▶ _ENTRIES PROVIDED_:
▶

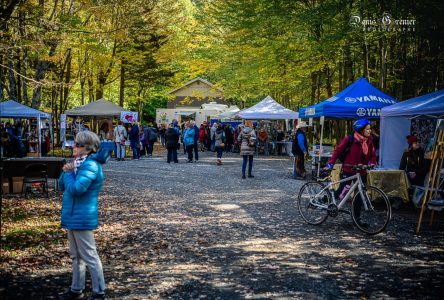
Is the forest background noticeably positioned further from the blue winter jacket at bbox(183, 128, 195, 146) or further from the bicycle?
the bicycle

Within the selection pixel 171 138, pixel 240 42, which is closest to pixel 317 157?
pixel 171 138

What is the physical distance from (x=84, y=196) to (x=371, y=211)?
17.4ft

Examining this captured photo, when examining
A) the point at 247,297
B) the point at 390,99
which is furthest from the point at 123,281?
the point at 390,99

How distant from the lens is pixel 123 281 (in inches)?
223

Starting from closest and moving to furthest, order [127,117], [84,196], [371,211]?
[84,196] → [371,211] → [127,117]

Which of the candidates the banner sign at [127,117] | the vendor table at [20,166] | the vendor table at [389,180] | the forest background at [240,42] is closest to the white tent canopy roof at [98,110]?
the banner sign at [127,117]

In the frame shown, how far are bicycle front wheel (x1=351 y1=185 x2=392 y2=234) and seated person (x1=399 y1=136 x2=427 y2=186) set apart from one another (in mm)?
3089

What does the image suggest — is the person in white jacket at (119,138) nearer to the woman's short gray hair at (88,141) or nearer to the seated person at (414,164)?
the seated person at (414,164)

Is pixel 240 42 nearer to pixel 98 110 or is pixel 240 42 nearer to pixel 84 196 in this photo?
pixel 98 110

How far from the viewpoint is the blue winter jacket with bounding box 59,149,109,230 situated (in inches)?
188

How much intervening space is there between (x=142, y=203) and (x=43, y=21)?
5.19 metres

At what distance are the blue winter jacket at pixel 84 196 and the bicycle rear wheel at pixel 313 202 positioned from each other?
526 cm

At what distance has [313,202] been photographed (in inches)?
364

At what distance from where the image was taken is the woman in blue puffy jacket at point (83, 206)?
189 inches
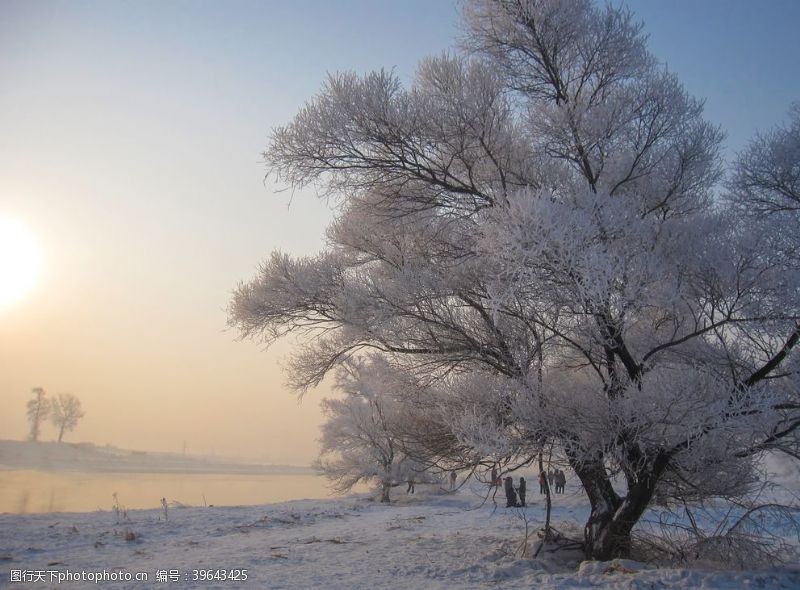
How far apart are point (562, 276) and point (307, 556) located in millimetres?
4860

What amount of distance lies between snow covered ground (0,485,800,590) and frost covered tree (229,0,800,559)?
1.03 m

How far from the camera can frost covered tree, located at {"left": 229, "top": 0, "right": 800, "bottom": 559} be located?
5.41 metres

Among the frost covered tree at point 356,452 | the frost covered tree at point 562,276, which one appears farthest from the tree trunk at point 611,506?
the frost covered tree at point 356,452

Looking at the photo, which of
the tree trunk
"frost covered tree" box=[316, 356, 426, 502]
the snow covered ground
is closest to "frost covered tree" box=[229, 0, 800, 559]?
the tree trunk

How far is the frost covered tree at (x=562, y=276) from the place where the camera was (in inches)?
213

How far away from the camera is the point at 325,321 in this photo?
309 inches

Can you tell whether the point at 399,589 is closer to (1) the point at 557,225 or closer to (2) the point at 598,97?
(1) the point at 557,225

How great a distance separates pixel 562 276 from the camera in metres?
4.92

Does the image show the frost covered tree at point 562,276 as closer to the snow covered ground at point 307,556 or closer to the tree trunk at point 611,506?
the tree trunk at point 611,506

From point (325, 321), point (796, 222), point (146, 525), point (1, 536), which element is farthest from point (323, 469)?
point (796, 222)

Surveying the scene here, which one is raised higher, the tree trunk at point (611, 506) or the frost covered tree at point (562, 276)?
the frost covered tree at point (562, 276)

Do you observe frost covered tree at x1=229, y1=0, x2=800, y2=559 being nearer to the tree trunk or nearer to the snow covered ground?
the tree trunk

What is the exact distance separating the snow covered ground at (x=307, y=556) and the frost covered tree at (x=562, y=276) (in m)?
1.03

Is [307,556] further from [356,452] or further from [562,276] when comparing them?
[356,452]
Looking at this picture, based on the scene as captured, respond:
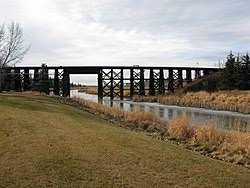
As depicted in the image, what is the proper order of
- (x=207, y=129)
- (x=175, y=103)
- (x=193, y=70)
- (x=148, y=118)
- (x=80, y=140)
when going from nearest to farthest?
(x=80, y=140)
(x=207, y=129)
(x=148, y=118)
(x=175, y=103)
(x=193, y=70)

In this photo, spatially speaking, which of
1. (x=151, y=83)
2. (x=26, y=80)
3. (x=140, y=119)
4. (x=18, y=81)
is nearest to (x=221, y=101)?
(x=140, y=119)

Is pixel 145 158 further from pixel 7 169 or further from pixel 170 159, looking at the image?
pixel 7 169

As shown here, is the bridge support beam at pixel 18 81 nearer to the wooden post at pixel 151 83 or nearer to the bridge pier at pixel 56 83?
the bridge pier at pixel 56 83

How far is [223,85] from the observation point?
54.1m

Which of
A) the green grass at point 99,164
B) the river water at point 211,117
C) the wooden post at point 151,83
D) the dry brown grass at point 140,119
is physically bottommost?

◀

▶ _JOB_: Reproduce the entries verbatim, starting at the line that contains "In this photo, spatially speaking, which of" and ending with the final line of the entries.

▶ _EXERCISE OUTPUT_:
In this photo, spatially speaking, which of
1. (x=151, y=83)
2. (x=26, y=80)
3. (x=140, y=119)
4. (x=18, y=81)
is nearest to (x=221, y=101)?
(x=140, y=119)

Is pixel 145 158 further from pixel 7 169 or further from pixel 170 159, looking at the image?
pixel 7 169

As shown here, is the bridge support beam at pixel 18 81 nearer to the wooden post at pixel 151 83 or nearer to the bridge pier at pixel 56 83?
the bridge pier at pixel 56 83

How far is [223,85] from the observation point?
54.1m

Which of
A) the green grass at point 99,164
B) the river water at point 211,117
C) the wooden post at point 151,83
D) the dry brown grass at point 140,119
is physically bottommost?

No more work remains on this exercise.